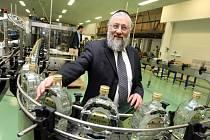 Rabbi Avraham Schwarz v likérce R. Jelínek ve Vizovicích.
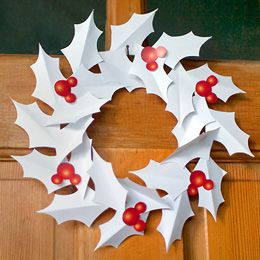 Mickey Paper Wreath | Printables | Disney Family.com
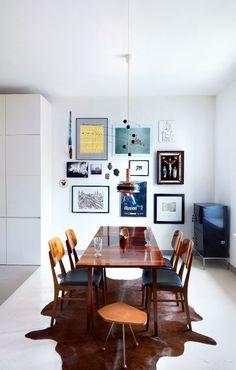 Stół z krzesłami to prezent z rodzinnego domu. Na ścianie, pośród grafik młodych artystów, dwa obrazy Edwarda Dwurnika, z których jeden jest portretem właścicielki.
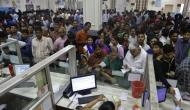 'सबके खाते में मोदी सरकार डाल रही 15-15 लाख रुपये' ..सुनकर बैंकों के बाहर लगी थी लंबी लाइनें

▸ Your task
Give back an exact copy of the material above, omitting the pictures.

▸ Exercise result
 Rabbi Avraham Schwarz v likérce R. Jelínek ve Vizovicích.
 Mickey Paper Wreath | Printables | Disney Family.com
 Stół z krzesłami to prezent z rodzinnego domu. Na ścianie, pośród grafik młodych artystów, dwa obrazy Edwarda Dwurnika, z których jeden jest portretem właścicielki.
 'सबके खाते में मोदी सरकार डाल रही 15-15 लाख रुपये' ..सुनकर बैंकों के बाहर लगी थी लंबी लाइनें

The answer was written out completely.